Your instructions:
Write every record out again exactly as given.

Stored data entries
"""

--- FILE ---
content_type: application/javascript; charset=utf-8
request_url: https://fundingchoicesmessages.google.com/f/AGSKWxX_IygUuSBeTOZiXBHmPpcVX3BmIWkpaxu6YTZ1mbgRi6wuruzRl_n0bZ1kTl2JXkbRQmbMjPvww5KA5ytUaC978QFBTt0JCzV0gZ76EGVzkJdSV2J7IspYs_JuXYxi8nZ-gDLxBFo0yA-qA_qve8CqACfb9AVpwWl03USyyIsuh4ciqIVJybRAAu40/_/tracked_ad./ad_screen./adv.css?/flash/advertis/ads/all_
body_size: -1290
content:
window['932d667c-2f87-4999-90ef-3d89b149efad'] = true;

"""

Output below:
--- FILE ---
content_type: application/javascript; charset=utf-8
request_url: https://fundingchoicesmessages.google.com/f/AGSKWxX_IygUuSBeTOZiXBHmPpcVX3BmIWkpaxu6YTZ1mbgRi6wuruzRl_n0bZ1kTl2JXkbRQmbMjPvww5KA5ytUaC978QFBTt0JCzV0gZ76EGVzkJdSV2J7IspYs_JuXYxi8nZ-gDLxBFo0yA-qA_qve8CqACfb9AVpwWl03USyyIsuh4ciqIVJybRAAu40/_/tracked_ad./ad_screen./adv.css?/flash/advertis/ads/all_
body_size: -1290
content:
window['932d667c-2f87-4999-90ef-3d89b149efad'] = true;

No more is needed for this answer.